Ärger um Bayerns „Baby-Kontrolle“

In Bayern könnte es bald landesweit Überraschungsbesuche des Jugendamts bei Eltern von Neugeborenen geben – flächendeckend, um Missbrauch und Verwahrlosung zu verhindern. Datenschützer reagieren entsetzt und wollen die Pläne stoppen.

Plötzlich steht eine Dame vor der Tür, unangemeldet. Vom Jugendamt, ob sie kurz hereinkommen dürfe? Drinnen prüfende Blicke, einige Nachfragen. Tausende Eltern von Neugeborenen in München, Augsburg und anderen Städten haben das schon erlebt. Die örtlichen Behörden wollen mit Überraschungsbesuchen in jungen Familien prüfen, wie die Babys dort behandelt werden. Das Vorgehen ist rechtlich umstritten, soll aber bayernweit als Vorbild taugen.

In den beiden Großstädten laufen ähnliche Projekte. „Herzlich willkommen Augsburger Kinder“ und „Frühe Hilfe“ sollen überforderte Eltern ausmachen und rechtzeitig Hilfe anbieten. In München zum Beispiel schicken Gesundheits- und Sozialreferat zahlreiche ausgebildete Krankenschwestern durch die Stadt, um Familien „in Schwerpunktstraßen“ zu besuchen – also vor allem in sozial schwierigeren Vierteln.

Geht es nach den Vorstellungen einiger Sozialpolitiker, soll das landesweit als Vorbild für Kinderschutz dienen. Immerhin geht es nicht um seltene Einzelfälle: Pro Jahr sieht sich allein München genötigt, mehrere hundert Kinder aus ihren Familien zu nehmen. Fälle, in denen die Behörden zu spät reagierten, sorgen zudem bayernweit für erheblichen Wirbel. Heute wird über das parteiübergreifend gutgeheißene Augsburger Projekt im Sozialausschuss des Landtags beraten.

Einer schlägt Alarm. Der Datenschutzbeauftragte des Freistaats meldet massive Bedenken an. „Ich will nicht, dass dieses Modell bayernweit Schule macht“, sagt Thomas Petri unserer Zeitung. Er spricht von unzulässiger Überwachung der Bürger durch den Staat „in ihren eigenen vier Wänden“. Es gebe dafür keine Rechtsgrundlage.

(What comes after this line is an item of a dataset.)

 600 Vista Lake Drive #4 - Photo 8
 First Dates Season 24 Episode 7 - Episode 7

Petri teilt die gute Absicht der Behörden, aber nicht die Mittel: Das Jugendamt schicke zwar einen Brief und kündige einen Besuch allgemein an. Statt sich explizit die Einwilligung der Betroffenen zu holen, belasse man es aber bei einer Widerspruchs-Möglichkeit. Unausgesprochen in der Hoffnung, dass sich keiner im Baby-Stress die Zeit zum Widersprechen nimmt und an der Haustür die Menschen zu perplex sind, der freundlichen Frau vom Amt den Zutritt zu verwehren.

Petri äußert zudem persönlich Bedenken, ob die Meldebehörden generell die Eltern-Daten ans Jugendamt weitergeben dürfen. Und ob die Jugendämter die Information speichern dürfen, dass eine Familie den Amts-Besuch ablehnte. Getreu dem Motto: Wer die Türe nicht öffnet, hat etwas zu verbergen.

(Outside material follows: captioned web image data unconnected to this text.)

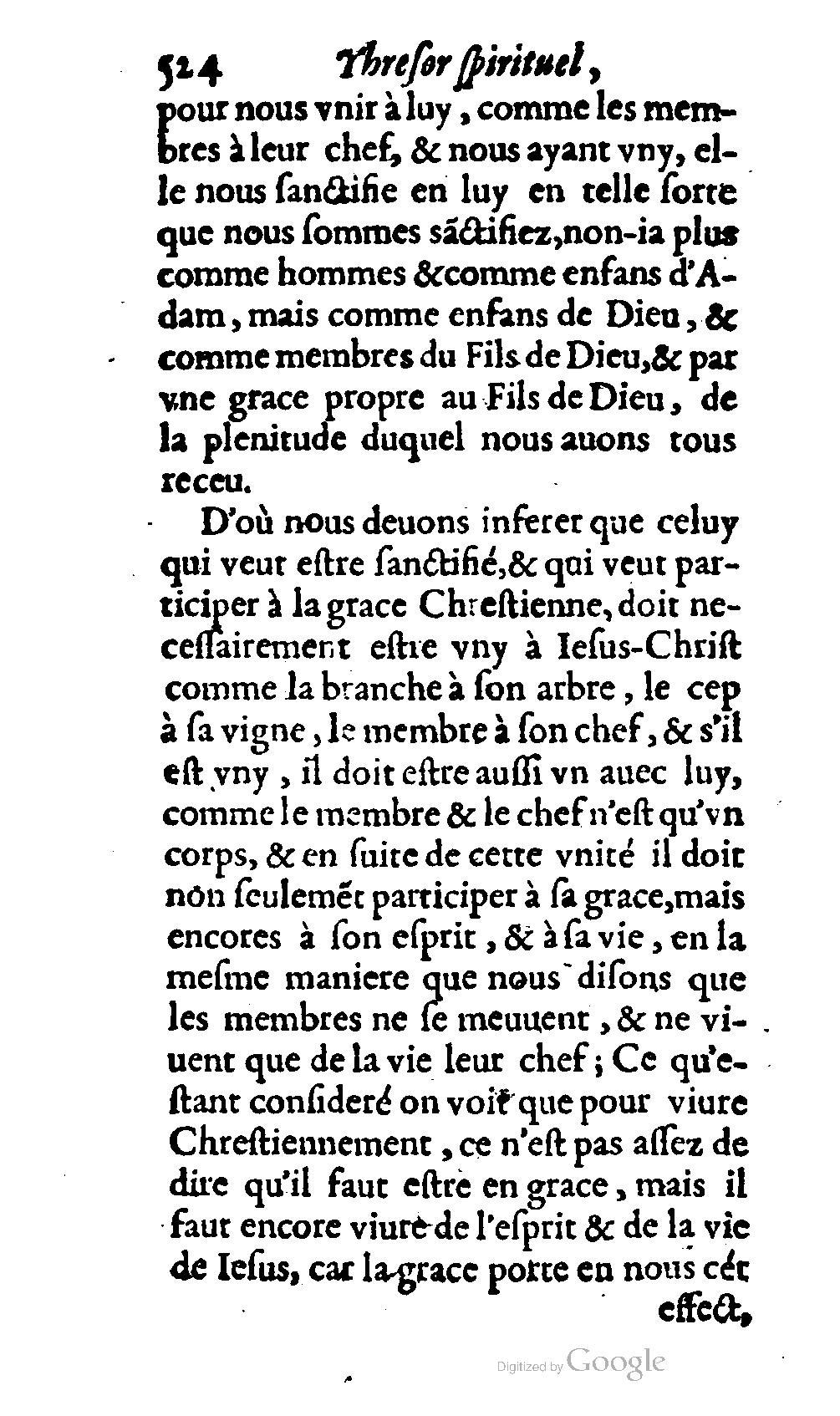 1646 - Antoine Cellier et Pierre Compagnon - Trésor spirituel contenant les obligations - BM Lyon 1646 - Antoine Cellier et Pierre Compagnon - Trésor spirituel contenant les obligations - BM Lyon
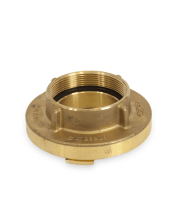 KUPLING STORZ B 2,5T INV GJ MS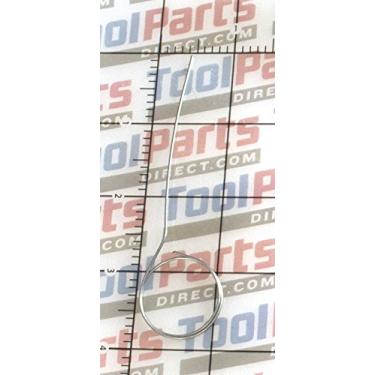 Imagem de Ferramenta de limpeza de bocal Black & Decker 514002005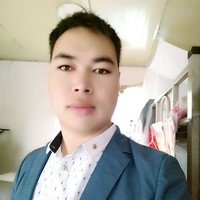 朱光俊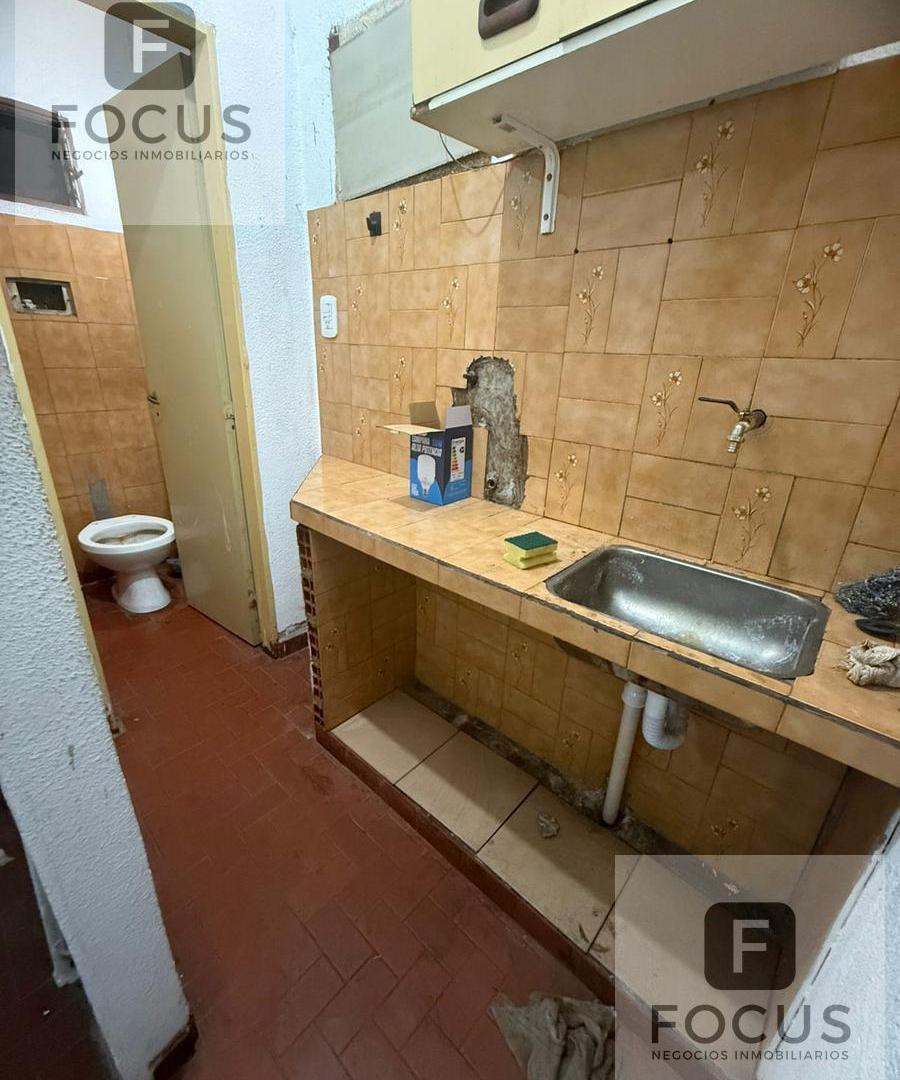 Foto de Venta Galpón 300 mts en Loma Hermosa!, imagen 2
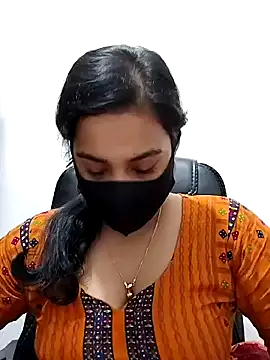 Ritusri Dotta online show from 12-21-24, 01:53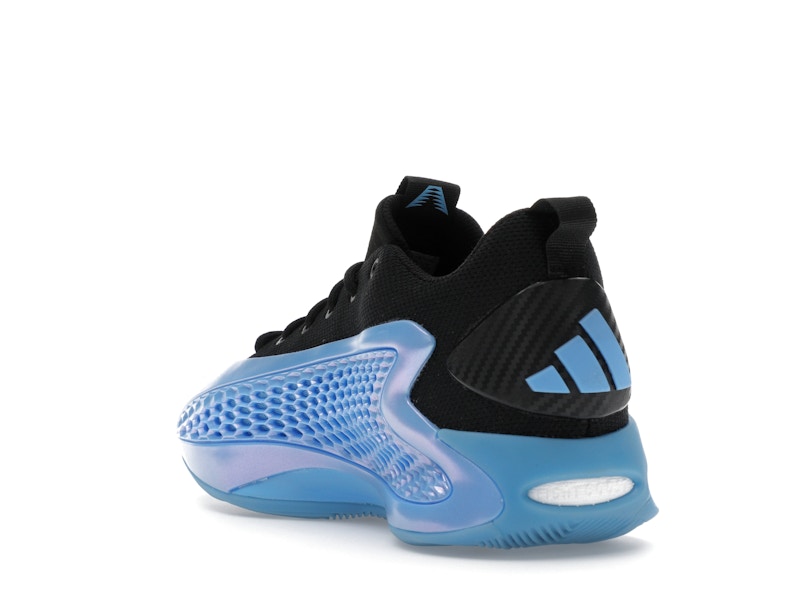 adidas AE 1 Low Nick's Gift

Münchens Gesundheitsreferat betont, die Daten stammten von den Geburtsmeldungen des Kreisverwaltungsreferats und von Geburtskliniken – letztere aber nur mit Einverständnis der Eltern. Wenn sich Eltern gegen Besuche wehren, habe das keinerlei Konsequenzen: „Die Daten werden nicht gespeichert.“ Petri deutet an, der Konflikt lasse sich mittelfristig mit einer Gesetzesänderung lösen.